According to overnight figures, Lost In Austen ended its run with 3.06m and 13.6% share. While the show could not match the slot average for the year of 3.8m (16.1%), it gave a significant boost to the commercial network's upmarket profile. Over the series, 46% of the show's audience came from the ABC1 demographic, an increase of 22.7% on the channel's performance that year of 37.5%.

=== Critical reception ===
Lost in Austen was well received by the press throughout its run. Lost in Austen was the subject of various blogs, including a series by Sarah Dempster writing online in The Guardian.

Reviewing the first episode of the four-parter, a Times writer described Lost in Austen as "a funny, clever breeze". James Walton of The Daily Telegraph noted that "it does triumphantly achieve its main aim of being enormously good-natured fun."

The Guardian's reviewer wrote "I loved it". Hermione Eyre in The Independent on Sunday wrote "This a sweet and foamy guilty pleasure, the advocaat on the TV cocktail list."

Reviewing episode two, Nancy Banks-Smith in The Guardian wrote it was "Amazingly good for ITV. Surely some mistake here?". Under the headline "creative revival is not enough to reverse ITV's historic low", Janine Gibson wrote in The Guardian that the show is "flawed, but ambitious; a big ask, but answered with verve; polarising and a bit controversial. It is, in short, the sort of thing we've come to expect of BBC1". Reviewing episode three, Tim Teeman in The Times wrote "it was fun to have Amanda ask Mr Darcy to emerge from the water so that she could indulge a fantasy she had only read on the page".

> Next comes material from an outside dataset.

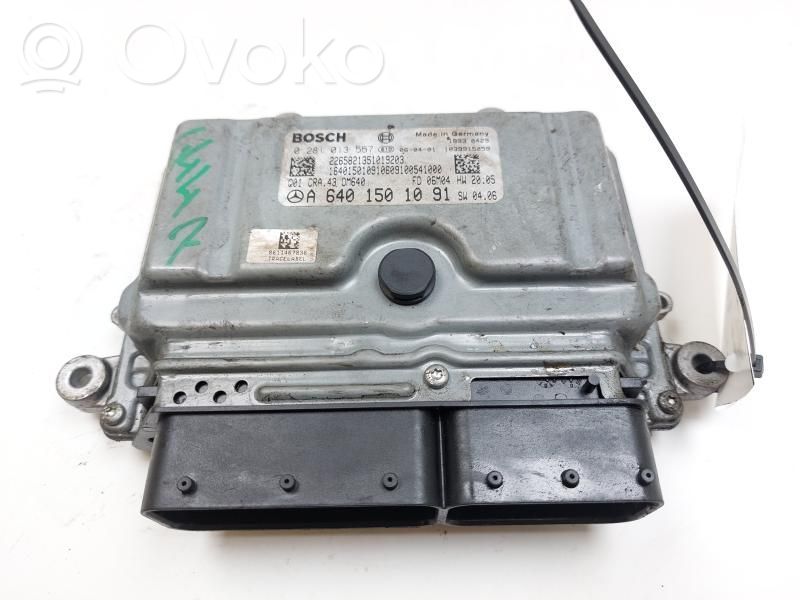 Mercedes-Benz B W245 Engine control unit/module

Reviewing the final episode, Tim Teeman in The Times continued his praise, giving the show five stars. Readers of the Media Guardian voted Lost in Austen their 16th favourite TV show of 2008, the first time an ITV drama has made the poll.

== Planned movie version==
On 11 February 2009, The Guardian newspaper reported that a movie version of the series was under development. Oscar-winning director Sam Mendes was attached as an executive producer. Nora Ephron was working on the project at the time of her death in 2012. Two years after Ephron's death, Carrie Brownstein was asked to finish the script.

The four parts of the miniseries were put together as a movie and released on DVD. The North American version differs in that the scene with Amanda Price singing "Downtown" was eliminated, as was a ringtone using the music from the 1995 BBC version of Pride and Prejudice.